A regulatory clampdown on Chinese technology companies and the prospect of more aggressive interest rate rises by the US Federal Reserve have caused a sell-off in the growth stocks that make up the trust’s largest holdings. Its net asset value shrank by 14 per cent over the 12 months to the end of March, a dramatic reversal from the 111 per cent expansion in the previous year.
Indeed, the shares have fallen further than the value of the trust’s holdings, which means a rare discount has opened up since the start of this year, now at almost 11 per cent. The question today is whether investors have the appetite to withstand a further decline in the share price in the immediate term, in the hope of a revival of the returns it has delivered in the past.

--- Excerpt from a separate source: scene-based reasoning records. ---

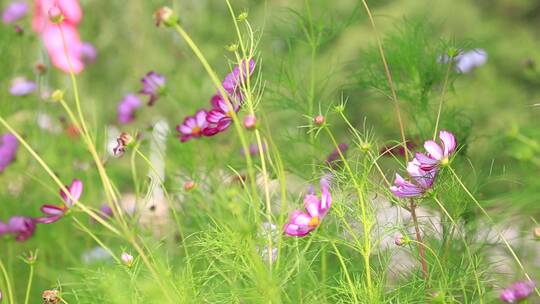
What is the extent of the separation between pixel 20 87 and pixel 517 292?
4.24 ft

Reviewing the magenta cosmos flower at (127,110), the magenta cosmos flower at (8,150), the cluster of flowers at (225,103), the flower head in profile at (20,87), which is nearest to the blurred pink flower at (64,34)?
Result: the magenta cosmos flower at (127,110)

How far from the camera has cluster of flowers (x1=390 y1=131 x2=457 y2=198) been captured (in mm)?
949

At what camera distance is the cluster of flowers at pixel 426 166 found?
95cm

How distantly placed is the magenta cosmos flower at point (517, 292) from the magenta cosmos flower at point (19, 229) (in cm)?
80

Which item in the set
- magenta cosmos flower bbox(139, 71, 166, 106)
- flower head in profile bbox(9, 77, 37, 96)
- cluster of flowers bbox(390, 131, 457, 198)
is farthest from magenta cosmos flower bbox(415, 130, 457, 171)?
flower head in profile bbox(9, 77, 37, 96)

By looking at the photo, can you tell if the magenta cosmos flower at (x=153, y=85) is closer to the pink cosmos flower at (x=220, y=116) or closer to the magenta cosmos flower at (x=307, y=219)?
the pink cosmos flower at (x=220, y=116)

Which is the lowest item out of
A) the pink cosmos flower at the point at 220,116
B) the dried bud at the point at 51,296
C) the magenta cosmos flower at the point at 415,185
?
the dried bud at the point at 51,296

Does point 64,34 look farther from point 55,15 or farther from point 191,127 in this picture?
point 55,15

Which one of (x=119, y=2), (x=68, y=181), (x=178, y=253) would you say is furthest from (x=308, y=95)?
(x=119, y=2)

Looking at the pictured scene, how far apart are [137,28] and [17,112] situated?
4841mm

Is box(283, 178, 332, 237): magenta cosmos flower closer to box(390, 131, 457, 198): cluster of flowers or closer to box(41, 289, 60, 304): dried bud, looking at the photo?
box(390, 131, 457, 198): cluster of flowers

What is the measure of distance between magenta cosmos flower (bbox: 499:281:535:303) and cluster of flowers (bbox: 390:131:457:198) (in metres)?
0.13

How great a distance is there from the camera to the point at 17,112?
2.04 m

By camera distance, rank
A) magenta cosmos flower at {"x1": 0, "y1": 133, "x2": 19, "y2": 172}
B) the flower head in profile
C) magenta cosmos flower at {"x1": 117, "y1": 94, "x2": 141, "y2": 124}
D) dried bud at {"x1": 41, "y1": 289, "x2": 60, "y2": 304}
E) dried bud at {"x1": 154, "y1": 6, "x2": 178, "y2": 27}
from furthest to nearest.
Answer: magenta cosmos flower at {"x1": 117, "y1": 94, "x2": 141, "y2": 124}
the flower head in profile
magenta cosmos flower at {"x1": 0, "y1": 133, "x2": 19, "y2": 172}
dried bud at {"x1": 41, "y1": 289, "x2": 60, "y2": 304}
dried bud at {"x1": 154, "y1": 6, "x2": 178, "y2": 27}
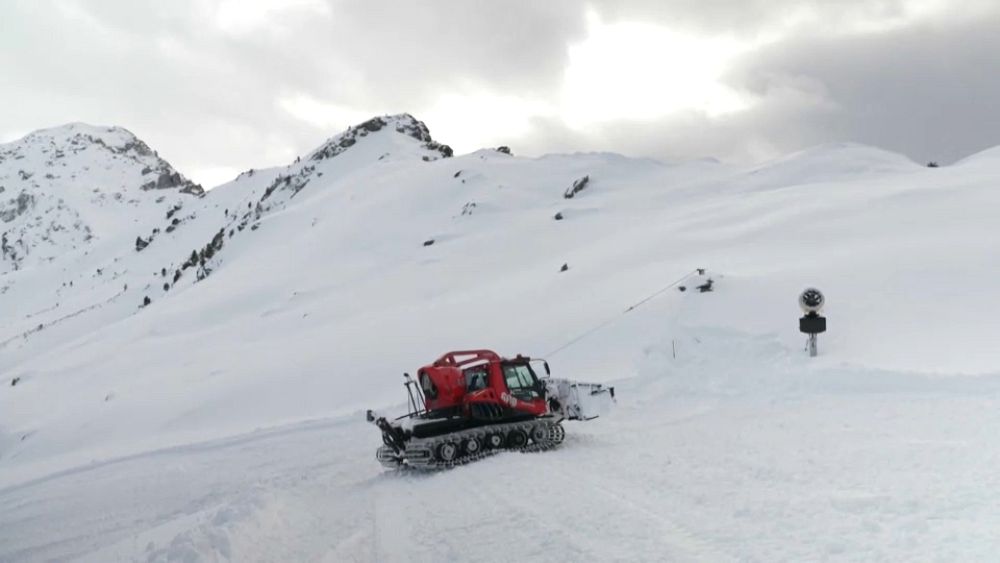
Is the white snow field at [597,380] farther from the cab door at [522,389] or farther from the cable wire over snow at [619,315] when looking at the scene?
the cab door at [522,389]

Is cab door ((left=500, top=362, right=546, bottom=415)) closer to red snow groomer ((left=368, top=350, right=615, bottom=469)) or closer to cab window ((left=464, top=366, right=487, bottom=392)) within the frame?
red snow groomer ((left=368, top=350, right=615, bottom=469))

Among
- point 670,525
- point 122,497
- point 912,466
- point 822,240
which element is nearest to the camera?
point 670,525

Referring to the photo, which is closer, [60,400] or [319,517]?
[319,517]

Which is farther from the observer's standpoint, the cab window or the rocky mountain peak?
the rocky mountain peak

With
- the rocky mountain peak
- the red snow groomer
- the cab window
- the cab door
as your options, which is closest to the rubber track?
the red snow groomer

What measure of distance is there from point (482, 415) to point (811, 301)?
9.07 meters

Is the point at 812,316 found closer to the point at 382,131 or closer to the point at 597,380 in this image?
the point at 597,380

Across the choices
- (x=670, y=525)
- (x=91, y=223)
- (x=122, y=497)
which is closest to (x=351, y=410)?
(x=122, y=497)

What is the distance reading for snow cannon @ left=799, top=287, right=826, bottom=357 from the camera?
62.4ft


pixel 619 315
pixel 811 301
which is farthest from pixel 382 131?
pixel 811 301

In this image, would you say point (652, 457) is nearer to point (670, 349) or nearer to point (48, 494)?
point (670, 349)

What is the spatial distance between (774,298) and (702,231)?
1368 centimetres

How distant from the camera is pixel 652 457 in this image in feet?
42.4

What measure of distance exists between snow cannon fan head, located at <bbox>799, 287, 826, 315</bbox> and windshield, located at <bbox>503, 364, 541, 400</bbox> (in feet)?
24.6
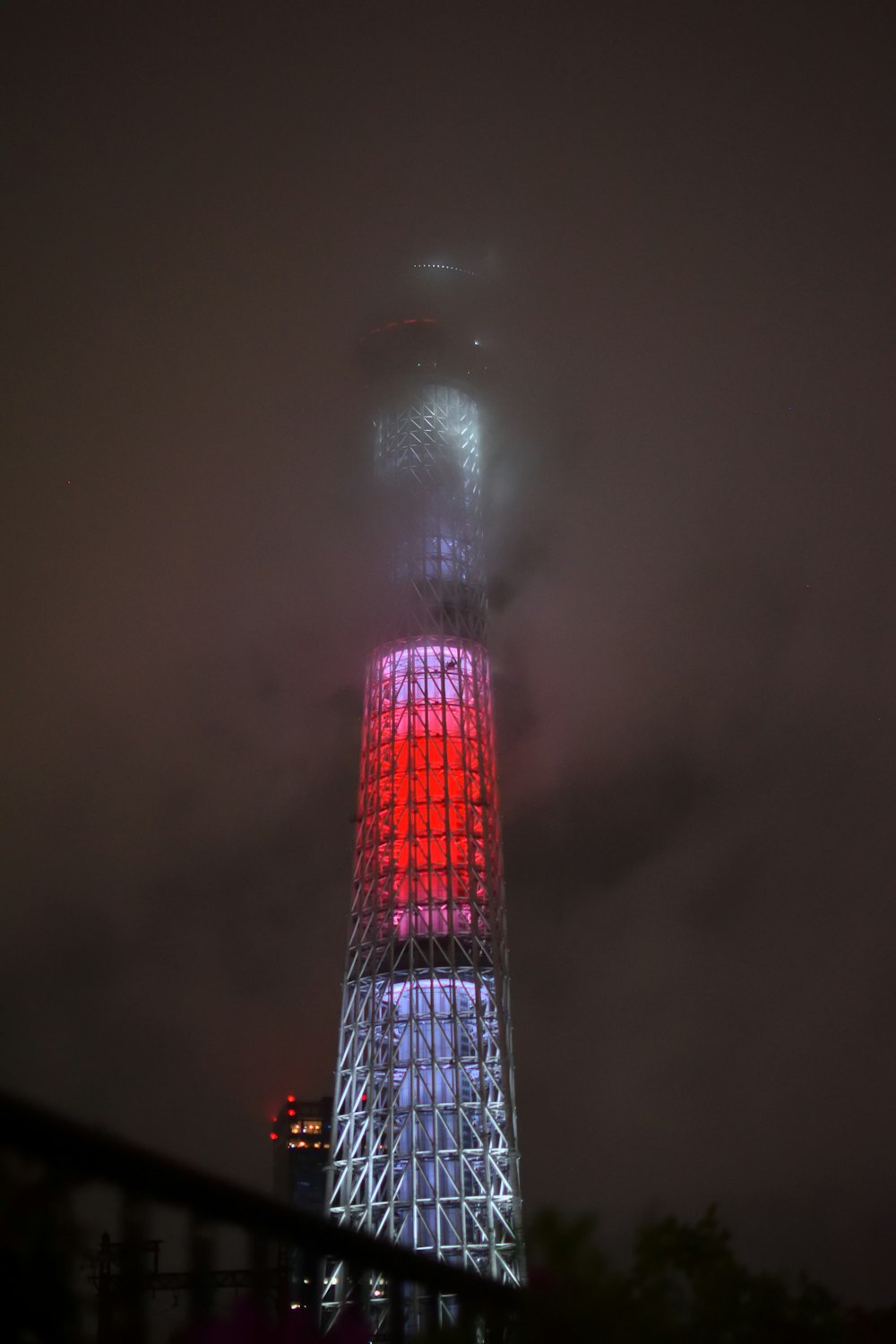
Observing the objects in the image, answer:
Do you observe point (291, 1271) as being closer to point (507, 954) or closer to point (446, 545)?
point (507, 954)

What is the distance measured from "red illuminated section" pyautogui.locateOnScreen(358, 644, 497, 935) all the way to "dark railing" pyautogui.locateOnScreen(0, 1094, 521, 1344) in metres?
34.2

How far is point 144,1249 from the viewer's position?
3537 mm

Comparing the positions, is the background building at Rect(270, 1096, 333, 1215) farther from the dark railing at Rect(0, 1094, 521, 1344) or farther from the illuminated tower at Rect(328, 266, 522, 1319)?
the dark railing at Rect(0, 1094, 521, 1344)

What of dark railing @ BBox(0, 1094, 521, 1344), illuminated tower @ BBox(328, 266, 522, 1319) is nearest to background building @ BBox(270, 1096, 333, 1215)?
illuminated tower @ BBox(328, 266, 522, 1319)

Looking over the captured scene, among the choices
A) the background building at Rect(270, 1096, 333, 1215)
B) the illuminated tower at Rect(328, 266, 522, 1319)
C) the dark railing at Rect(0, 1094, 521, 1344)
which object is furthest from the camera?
the background building at Rect(270, 1096, 333, 1215)

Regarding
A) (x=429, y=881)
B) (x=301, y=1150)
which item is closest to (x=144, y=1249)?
(x=429, y=881)

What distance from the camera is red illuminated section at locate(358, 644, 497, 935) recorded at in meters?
38.6

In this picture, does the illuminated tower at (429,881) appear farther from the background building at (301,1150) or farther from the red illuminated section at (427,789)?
the background building at (301,1150)

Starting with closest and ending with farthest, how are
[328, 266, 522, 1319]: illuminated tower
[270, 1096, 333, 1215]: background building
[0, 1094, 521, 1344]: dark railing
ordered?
[0, 1094, 521, 1344]: dark railing → [328, 266, 522, 1319]: illuminated tower → [270, 1096, 333, 1215]: background building

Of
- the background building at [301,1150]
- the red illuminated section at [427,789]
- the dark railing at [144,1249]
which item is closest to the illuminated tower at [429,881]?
the red illuminated section at [427,789]

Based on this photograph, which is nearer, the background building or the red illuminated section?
the red illuminated section

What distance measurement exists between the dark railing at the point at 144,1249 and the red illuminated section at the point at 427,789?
34180 millimetres

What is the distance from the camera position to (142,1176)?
343 cm

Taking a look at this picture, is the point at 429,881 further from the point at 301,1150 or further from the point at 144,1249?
the point at 301,1150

Scottish Mortgage, Baillie Gifford’s best-known investment trust, has made its name as an early backer of companies that it reckons have high growth potential, including an initial stake in Amazon in 2004 and Tesla in 2013. Such bets take time to be proved right, or indeed wrong, which means that even the fund’s own managers discourage those that aren’t willing to park their cash for at least five years from buying in. Long-term investing “requires the ability to endure periods of intense discomfort”, Lawrence Burns, deputy manager, has told investors. He and Tom Slater, the fund’s lead manager, stepped up to run it when James Anderson left in April after 22 years with the trust.
Rising rates will continue to make re-rating difficult for American technology stocks such as Amazon and Tesla. The belief that tighter regulation would prove more of a blow to such companies in the West than in the East has proved a costly bet. Chinese groups including Alibaba, the ecommerce giant, and Meituan, the food delivery company, sapped the most juice out of the fund after suffering falls in value of more than 40 per cent in the year to March.
Underestimating the pace and scale of regulatory change that could occur in China and cutting holdings in western technology stocks over their Chinese counterparts was a mistake, the managers have conceded, but that is not an indication of any intention to reduce Chinese exposure. Will the fund be bitten twice, or more? That depends on whether you believe that the worst of the regulatory crackdown is behind us; the threat of US sanctions is already accounted for in much-reduced stock valuations, and structural growth areas such as ecommerce don’t reverse.